Task to carry out
Only the lines from the line containing "In this scene on display, which entry among" to the end of the entries should be repeated, exactly as they appear.

--- begin ---

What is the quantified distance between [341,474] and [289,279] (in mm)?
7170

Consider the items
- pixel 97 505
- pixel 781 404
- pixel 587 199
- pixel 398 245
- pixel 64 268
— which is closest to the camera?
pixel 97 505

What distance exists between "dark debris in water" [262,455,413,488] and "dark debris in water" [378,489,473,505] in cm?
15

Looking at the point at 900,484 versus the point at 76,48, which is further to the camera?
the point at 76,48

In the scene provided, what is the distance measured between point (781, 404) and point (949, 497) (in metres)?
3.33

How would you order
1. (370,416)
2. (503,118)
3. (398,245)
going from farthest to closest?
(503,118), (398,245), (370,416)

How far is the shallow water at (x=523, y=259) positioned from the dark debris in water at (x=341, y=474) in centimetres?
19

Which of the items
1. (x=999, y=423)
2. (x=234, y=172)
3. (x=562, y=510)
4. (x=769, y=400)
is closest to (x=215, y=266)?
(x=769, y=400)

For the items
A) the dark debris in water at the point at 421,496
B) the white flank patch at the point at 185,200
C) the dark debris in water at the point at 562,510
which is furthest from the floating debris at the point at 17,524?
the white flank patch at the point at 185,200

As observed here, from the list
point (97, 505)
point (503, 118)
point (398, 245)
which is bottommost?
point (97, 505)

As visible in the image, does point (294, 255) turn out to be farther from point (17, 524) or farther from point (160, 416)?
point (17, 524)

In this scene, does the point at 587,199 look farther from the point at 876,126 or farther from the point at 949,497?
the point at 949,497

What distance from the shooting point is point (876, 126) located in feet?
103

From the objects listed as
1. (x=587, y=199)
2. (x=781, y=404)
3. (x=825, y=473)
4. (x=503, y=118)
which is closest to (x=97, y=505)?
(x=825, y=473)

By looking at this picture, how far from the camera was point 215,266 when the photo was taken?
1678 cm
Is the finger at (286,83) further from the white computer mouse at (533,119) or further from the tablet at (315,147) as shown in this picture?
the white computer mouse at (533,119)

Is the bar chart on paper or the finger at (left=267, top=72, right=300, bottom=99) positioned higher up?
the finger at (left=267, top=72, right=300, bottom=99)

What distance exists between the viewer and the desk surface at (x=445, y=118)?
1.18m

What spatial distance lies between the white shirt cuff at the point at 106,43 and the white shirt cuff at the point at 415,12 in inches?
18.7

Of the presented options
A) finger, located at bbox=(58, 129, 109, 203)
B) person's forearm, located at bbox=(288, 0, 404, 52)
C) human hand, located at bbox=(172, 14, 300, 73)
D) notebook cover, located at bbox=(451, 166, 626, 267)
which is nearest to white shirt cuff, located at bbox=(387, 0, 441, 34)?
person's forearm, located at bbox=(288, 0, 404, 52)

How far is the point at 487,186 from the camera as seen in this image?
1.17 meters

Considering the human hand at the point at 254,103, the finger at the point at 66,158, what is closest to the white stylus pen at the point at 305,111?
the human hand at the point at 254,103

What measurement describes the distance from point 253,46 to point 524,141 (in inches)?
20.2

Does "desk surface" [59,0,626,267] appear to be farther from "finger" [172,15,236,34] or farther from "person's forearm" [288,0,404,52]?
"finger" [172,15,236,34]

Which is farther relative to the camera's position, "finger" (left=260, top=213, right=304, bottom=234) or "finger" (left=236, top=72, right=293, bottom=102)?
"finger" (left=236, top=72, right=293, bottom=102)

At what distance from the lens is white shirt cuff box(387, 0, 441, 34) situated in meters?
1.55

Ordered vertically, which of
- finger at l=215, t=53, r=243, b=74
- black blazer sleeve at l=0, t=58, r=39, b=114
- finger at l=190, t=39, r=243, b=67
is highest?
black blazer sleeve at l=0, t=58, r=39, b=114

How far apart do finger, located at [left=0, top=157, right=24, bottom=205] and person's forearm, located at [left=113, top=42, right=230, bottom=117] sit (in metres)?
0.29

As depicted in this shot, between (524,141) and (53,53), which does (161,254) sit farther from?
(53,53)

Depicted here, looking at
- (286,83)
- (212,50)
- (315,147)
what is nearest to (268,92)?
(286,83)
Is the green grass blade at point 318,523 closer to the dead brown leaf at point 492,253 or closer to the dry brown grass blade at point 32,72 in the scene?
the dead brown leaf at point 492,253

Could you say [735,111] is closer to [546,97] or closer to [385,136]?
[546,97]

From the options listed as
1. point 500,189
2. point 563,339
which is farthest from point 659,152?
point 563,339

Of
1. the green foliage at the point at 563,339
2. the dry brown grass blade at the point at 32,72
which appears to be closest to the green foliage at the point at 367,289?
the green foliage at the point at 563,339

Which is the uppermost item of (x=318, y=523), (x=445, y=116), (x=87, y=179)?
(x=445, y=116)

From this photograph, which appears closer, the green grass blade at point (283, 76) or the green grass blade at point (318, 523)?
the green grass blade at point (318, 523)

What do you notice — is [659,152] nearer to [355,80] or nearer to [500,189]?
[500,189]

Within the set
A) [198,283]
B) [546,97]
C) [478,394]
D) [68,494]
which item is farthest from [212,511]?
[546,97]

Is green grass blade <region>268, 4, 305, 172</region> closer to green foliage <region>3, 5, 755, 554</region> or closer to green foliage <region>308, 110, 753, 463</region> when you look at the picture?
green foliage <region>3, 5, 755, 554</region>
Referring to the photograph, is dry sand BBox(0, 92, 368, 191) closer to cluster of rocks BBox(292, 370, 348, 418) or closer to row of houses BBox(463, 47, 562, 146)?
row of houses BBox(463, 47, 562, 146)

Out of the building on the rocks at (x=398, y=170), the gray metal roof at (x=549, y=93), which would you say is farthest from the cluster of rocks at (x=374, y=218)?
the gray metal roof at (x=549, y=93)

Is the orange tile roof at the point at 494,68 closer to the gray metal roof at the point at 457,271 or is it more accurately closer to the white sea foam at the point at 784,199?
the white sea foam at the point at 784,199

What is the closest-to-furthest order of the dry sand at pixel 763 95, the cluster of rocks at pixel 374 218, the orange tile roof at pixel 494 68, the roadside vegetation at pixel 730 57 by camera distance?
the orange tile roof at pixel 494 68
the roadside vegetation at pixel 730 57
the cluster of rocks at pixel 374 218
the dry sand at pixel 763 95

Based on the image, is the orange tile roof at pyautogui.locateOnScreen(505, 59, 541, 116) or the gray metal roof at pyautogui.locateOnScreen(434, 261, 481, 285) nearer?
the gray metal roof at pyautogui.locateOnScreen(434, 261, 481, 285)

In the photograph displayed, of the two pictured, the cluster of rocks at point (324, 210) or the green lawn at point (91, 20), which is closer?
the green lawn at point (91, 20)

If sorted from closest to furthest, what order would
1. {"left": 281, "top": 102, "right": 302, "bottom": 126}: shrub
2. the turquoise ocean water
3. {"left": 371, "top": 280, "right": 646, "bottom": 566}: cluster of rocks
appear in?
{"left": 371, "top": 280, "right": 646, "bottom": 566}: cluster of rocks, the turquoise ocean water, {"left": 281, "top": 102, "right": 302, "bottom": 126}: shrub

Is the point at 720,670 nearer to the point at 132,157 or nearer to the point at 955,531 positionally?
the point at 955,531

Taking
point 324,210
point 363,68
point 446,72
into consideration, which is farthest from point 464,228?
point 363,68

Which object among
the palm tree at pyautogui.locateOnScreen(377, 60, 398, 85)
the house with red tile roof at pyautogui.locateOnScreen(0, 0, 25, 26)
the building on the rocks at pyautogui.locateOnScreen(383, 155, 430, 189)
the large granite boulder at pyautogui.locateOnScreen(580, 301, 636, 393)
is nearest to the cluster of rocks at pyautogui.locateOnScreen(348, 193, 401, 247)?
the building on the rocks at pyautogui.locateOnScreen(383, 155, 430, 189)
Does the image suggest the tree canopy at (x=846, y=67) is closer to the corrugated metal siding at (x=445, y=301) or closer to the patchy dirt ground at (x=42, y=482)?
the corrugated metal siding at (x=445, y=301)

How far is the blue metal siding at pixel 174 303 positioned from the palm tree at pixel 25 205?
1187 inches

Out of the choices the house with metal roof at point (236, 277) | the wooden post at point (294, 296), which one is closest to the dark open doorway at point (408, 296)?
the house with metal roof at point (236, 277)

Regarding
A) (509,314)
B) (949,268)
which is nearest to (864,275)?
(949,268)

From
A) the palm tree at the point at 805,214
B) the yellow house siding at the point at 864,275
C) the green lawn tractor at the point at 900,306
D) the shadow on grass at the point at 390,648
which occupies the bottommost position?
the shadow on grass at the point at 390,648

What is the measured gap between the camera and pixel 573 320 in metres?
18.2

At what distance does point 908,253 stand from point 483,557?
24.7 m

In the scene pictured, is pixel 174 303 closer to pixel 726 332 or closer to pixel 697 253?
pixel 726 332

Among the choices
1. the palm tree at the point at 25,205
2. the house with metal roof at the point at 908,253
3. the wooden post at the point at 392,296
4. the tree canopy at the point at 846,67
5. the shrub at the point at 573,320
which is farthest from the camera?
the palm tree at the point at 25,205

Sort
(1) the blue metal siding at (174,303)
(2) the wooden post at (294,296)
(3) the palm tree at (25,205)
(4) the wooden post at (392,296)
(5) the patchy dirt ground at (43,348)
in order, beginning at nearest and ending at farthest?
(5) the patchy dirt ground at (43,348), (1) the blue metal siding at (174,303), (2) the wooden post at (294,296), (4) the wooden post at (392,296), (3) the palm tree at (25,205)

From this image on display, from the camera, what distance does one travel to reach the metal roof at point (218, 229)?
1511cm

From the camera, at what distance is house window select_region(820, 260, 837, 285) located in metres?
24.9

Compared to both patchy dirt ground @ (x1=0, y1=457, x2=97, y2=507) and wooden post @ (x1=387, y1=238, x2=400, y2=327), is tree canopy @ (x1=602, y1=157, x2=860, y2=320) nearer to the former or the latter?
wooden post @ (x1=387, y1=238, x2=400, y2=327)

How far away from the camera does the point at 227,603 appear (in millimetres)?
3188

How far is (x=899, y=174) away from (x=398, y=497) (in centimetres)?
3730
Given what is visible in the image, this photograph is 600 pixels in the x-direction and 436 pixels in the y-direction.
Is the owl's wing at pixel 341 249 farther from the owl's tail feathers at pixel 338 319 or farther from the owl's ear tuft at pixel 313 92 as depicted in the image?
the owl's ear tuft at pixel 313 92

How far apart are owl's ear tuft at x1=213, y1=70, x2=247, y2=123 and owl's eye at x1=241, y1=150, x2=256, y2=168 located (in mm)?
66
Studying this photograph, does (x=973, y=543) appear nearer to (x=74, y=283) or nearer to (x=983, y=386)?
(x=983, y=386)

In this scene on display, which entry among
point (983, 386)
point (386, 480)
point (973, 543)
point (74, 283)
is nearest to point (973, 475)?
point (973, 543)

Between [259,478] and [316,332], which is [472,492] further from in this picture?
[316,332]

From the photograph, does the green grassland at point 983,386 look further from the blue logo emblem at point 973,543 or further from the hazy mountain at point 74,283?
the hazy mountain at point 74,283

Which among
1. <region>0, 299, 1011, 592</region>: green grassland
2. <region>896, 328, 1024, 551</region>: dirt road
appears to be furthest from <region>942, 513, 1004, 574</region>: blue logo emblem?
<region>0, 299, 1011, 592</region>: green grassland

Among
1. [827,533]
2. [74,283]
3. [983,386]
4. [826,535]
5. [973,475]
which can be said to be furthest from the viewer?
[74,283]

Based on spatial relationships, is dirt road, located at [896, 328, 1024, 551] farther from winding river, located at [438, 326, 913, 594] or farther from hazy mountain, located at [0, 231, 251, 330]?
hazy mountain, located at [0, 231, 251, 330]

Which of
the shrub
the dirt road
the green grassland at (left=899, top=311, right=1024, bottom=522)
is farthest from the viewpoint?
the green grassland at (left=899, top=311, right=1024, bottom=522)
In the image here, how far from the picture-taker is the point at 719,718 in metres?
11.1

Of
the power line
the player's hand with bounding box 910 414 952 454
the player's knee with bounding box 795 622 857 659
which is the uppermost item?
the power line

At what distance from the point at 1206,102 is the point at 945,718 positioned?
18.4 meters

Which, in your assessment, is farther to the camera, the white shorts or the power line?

--- end ---

Solution
In this scene on display, which entry among
point (983, 386)
point (386, 480)
point (973, 543)
point (74, 283)
is nearest to point (973, 475)?
point (973, 543)

Between [259,478] and [316,332], which is [472,492] further from in this picture?
[316,332]

From the photograph, does the green grassland at point 983,386 look further from the blue logo emblem at point 973,543 or further from the hazy mountain at point 74,283?
the hazy mountain at point 74,283

Which among
1. <region>0, 299, 1011, 592</region>: green grassland
2. <region>896, 328, 1024, 551</region>: dirt road
appears to be furthest from <region>942, 513, 1004, 574</region>: blue logo emblem?
<region>0, 299, 1011, 592</region>: green grassland

Among
1. [827,533]
2. [74,283]
3. [983,386]
4. [826,535]
5. [973,475]
which can be said to be furthest from the viewer?
[74,283]

Based on spatial relationships, is dirt road, located at [896, 328, 1024, 551] farther from winding river, located at [438, 326, 913, 594] or farther from hazy mountain, located at [0, 231, 251, 330]?
hazy mountain, located at [0, 231, 251, 330]

Which of
the shrub
the dirt road
the green grassland at (left=899, top=311, right=1024, bottom=522)
is farthest from the viewpoint?
the green grassland at (left=899, top=311, right=1024, bottom=522)
In the image here, how far from the picture-taker is the point at 719,718 in metres?
11.1

Of
the power line
the player's hand with bounding box 910 414 952 454
the player's knee with bounding box 795 622 857 659
which is the uppermost item?
the power line

At what distance from the point at 1206,102 is the point at 945,718 positioned?
18.4 meters

Which, in your assessment, is farther to the camera, the white shorts or the power line?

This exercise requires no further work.